■ AIM OF THE TASK: Pick out every line in the entries below that contains the word "tree", and copy those lines. Uppercase and lowercase count as different.

■ INPUT MATERIAL:

%%

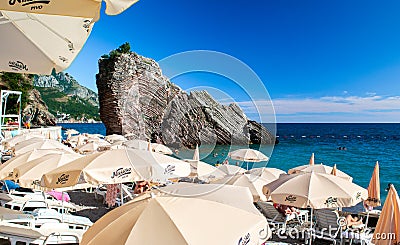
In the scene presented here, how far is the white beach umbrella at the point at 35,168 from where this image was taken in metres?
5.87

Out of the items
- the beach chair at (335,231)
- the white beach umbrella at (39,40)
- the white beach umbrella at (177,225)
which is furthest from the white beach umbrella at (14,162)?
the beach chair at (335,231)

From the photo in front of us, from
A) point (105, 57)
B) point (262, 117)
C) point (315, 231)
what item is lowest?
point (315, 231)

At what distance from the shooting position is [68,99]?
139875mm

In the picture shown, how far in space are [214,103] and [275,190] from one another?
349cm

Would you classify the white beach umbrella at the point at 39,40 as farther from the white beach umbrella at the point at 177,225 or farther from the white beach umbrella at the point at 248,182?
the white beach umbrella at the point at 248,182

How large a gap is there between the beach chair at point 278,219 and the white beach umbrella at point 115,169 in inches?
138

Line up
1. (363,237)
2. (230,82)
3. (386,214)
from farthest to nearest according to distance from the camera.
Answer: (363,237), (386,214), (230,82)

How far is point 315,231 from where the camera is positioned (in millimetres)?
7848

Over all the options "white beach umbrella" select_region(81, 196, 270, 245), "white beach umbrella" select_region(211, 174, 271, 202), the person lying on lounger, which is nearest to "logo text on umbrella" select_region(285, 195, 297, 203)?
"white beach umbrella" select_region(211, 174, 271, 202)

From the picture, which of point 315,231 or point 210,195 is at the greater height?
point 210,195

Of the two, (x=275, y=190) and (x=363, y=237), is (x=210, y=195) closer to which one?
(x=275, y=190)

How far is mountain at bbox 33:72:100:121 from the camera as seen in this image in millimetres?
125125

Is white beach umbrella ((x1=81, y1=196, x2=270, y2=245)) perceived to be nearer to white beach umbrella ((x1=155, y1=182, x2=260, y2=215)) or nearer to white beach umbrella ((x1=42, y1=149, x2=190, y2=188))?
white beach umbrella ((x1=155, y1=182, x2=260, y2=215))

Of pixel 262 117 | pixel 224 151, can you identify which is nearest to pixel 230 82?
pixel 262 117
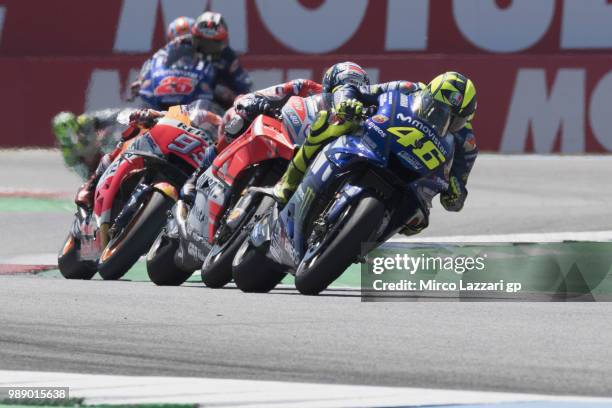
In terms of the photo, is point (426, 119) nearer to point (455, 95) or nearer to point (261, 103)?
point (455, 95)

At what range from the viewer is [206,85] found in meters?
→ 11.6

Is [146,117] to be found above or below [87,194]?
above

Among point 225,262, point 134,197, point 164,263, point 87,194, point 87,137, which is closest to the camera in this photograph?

%%
%%

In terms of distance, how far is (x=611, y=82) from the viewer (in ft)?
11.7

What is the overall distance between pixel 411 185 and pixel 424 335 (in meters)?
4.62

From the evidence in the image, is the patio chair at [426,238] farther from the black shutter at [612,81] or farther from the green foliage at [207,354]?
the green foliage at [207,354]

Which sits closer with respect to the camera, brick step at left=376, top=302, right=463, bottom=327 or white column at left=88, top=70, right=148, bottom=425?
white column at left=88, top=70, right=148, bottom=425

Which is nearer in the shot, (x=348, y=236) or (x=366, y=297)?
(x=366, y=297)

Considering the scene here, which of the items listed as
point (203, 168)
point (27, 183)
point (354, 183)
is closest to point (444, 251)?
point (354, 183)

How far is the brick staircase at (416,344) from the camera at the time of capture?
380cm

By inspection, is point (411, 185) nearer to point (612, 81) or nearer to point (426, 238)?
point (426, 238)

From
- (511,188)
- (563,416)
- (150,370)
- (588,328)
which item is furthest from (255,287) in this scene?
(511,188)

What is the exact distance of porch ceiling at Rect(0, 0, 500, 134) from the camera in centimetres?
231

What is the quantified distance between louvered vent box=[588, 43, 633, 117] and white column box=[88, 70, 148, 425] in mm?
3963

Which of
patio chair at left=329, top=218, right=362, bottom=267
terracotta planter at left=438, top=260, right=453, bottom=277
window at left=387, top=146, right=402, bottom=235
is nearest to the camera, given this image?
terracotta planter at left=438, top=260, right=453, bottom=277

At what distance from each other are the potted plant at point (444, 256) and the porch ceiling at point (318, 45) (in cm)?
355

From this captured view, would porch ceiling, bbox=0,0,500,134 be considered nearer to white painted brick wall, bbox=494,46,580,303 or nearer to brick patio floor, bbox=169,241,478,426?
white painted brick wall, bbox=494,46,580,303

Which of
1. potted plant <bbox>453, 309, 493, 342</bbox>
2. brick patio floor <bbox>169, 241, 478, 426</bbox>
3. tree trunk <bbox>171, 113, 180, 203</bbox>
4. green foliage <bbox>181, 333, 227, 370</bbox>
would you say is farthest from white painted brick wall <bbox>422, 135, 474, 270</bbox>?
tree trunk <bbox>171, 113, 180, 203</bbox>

%%

■ FINAL RESULT:
3. tree trunk <bbox>171, 113, 180, 203</bbox>
tree trunk <bbox>171, 113, 180, 203</bbox>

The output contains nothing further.